In the back and forth, Kevin Farrington said the triangle project was initiated to create additional parking for St. Mark’s, not to create a park. (He referred to an August 2020 email between Galligan and St. Mark’s that predated discussions of a park that spoke about the parking lot. You can click links for the message and attached diagram.)
The Town has maintained that the project was initiated to fix drainage issues at the intersection. The parking redesigns stemmed from the redesigned road’s overlap with land owned by St. Mark’s. Later, the park came out of the Select Board urging the DPW to leverage available state grants to offset the costs of Town projects.
The DPW was encouraged to see if there was a way to take advantage of the state’s “Shared Streets” grants. The park with a “History Walk“, pollinator garden, and ADA Compliant paths was the idea rooted in DPW’s past discussions with stakeholders. The original History Walk concept was later simplified based on bid results which were too high. (History Walk paths to the Town Common and Old Burial Ground were removed from the Design Concept. But the Select Board later referred to the sidewalks around the project on Route 85 that link to the sidewalk to Common Street and St. Mark’s Street as a simplified version of the History Walk.) A playground concept was also scrapped because the proximity to Route 85 didn’t make sense.
Braccio emphasized that her interest in the park had always been to provide the community with an ADA compliant park. She referenced the ADA report the Town had conducted that showed even Town fields aren’t ADA compliant. She pitched that the park is a place where families that can’t take advantage of other spaces can enjoy themselves.
During the meeting, Planning Board Chair Meme Luttrell raised an issue that her Board had complained about in a letter to the Select Board. She asked if, as part of the triangle project, the Town would mitigate the removal of the old stonewall on St. Mark’s Street that was conducted without a Planning Board hearing. Cook said they would discuss that on the 18th.
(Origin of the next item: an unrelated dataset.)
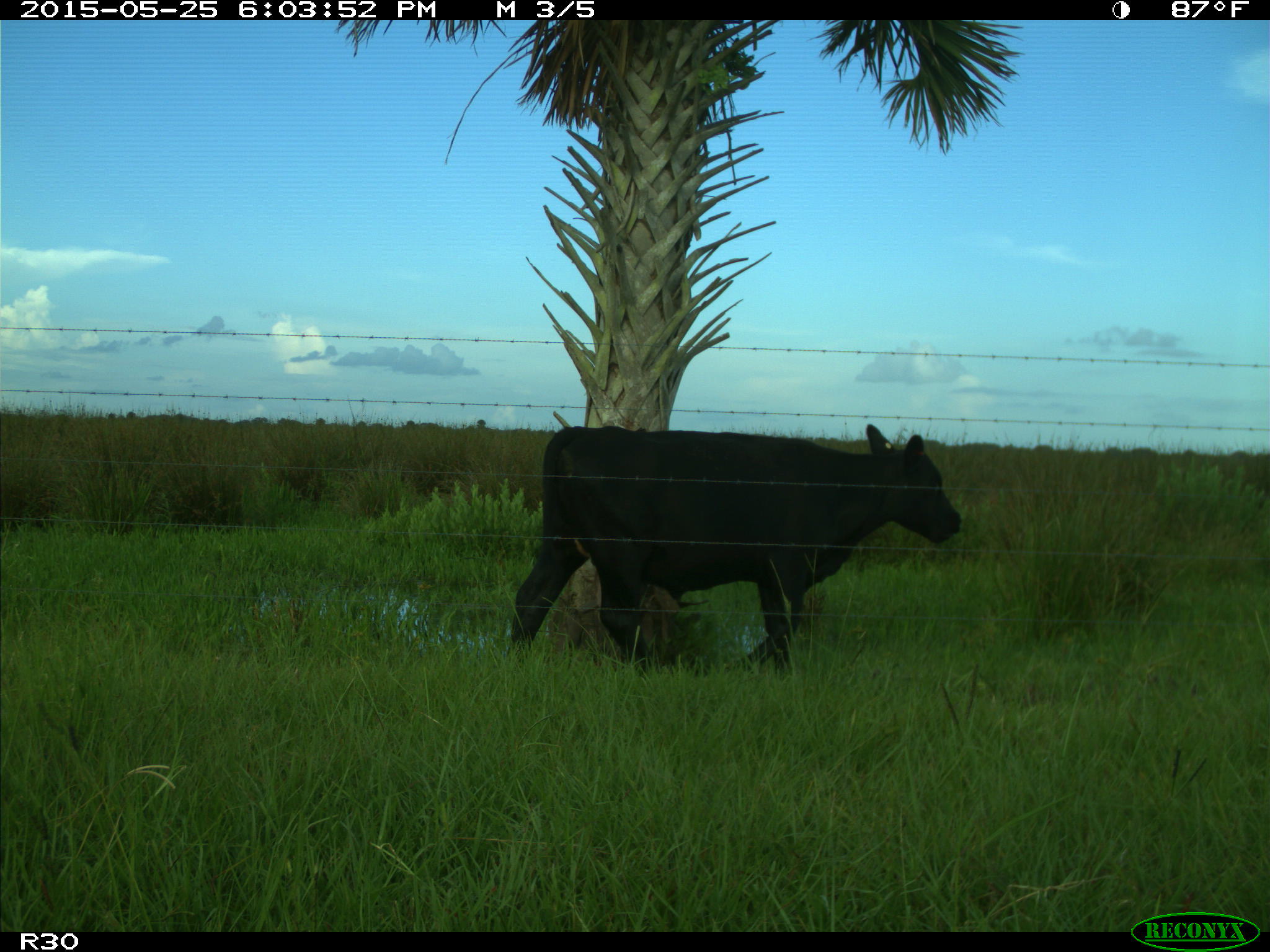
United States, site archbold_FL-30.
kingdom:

Although not discussed at this week’s meeting, there is another factor that may weigh into the Select Board’s plans for how to proceed. Thanks to the discretionary ARPA funds, Board still has the ability to spend on the project without permission from Town Meeting voters. Using some of the federal funds for a project that the Town wouldn’t otherwise be able to afford is one of the potential “buckets” the Board has discussed in the past. That’s an issue that may come up in the meeting on the 18th.
The Board hasn’t yet allocated all of the ARPA funds. So far, the Board has defined the allocations it approved as consistent with the recommendations by the ARPA Committee.
*This was what I gathered that Cook was stating about the financial risks of delay. But I admit I had trouble hearing the precise words, since one of the speakers wasn’t working on Monday night. (Of all of the hybrid Owl meetings I’ve listened to since they adopted the technology, with sometimes spotty audio results, Monday’s meeting was by far the worst. Many of the Board’s and in-person audience comments were indecipherable.)
**Grant Farrington is the son of the Citizen Petition organizers. He told the Board that his view on the project and issues was independent of theirs.